[En-Nut-Discussion] [en-nut-discussion] thread stops executing after some time.
Erik Lindstein
erik at ledutveckling.com
Tue Mar 25 12:20:52 CET 2008
Ernst, thank you very much for taking time to answer.
I'l write some comments down below
I understand this is a sporadic problem so it takes a lot of time to run
into the "error" situation, but anyway:
1) ... only 1 out of 4 clients where still connecting ...
When you experience this situation more than once, is it always the same
Ethernut which can still connect or is that also "random". And what looks
"random" in the first place, is it really?
--------------------------------
Well, i don´t think there is much that involves software that is truly
random :-) so ofcorse this issnt either.
But here it can be any one of the clients that stops executing the
thread, usuly i can see that after some time(~6 - 7h) one or two
stoped connecting and there can be one left running for up to 24h
(perhaps longer). But in the end all of them stops trying to connect
and the thread sets sleep time to "None".
--------------------------------
2) .. (all of them uses the same software just different MACs and IPs ) ..
Even if all of them use the same SW, are they operating under
same/similar/different conditions? (I mean ".. exchanges some XML data,..":
where does this data come from?, i.e. how is it generated and how different
can it be between the Ethernuts?
--------------------------------
When the server software on the PC is running and the PC is connected
then the client socket gets connected and the client sends some values
read from the A/D, some status variables and then the PC responds with
a command that tells the client to do "something".

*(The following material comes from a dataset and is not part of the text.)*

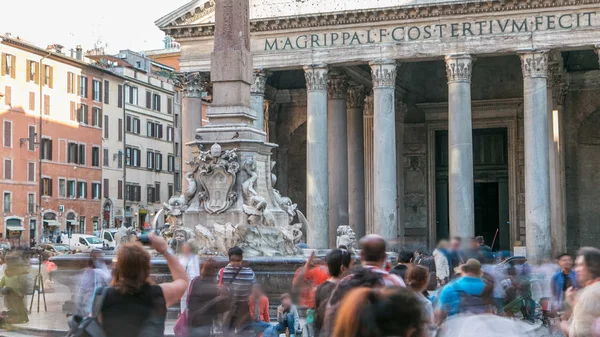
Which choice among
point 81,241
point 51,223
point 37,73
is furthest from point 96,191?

Usuly the PC just sends a "reset watchdog command" to the client.
But in this case everything workes fine as long as the software is
running and the PC is connected.
When i then close down the server software the client gets a command
that tells it to start reseting the WDT localy.
But when the problem occurs the software in the client can´t get to
that point where it actualy exchanges the data because the socket
shoudnt be able to connect.
" if(NutTcpConnect(socket, rip, TCPSERVERPORT) == 0) "
If the server(rip:TCPSERVERPORT) issnt connected to the LAN it can´t
return 0 correct?
And even if it for some reason does the socket read timeouts should
occur and it should manage to get past the data exchange rutines and
then start all over again.
--------------------------------
3) How about buffer overflows due to "special" tx/rx data conditions
(length)?
--------------------------------
In this case it only happens when (atleast think that) I don´t read or
send any data more than the data that the tcpsm sends out trying to
connect the socket.
My code dossnt do any rx/tx until the socket and stream is OK.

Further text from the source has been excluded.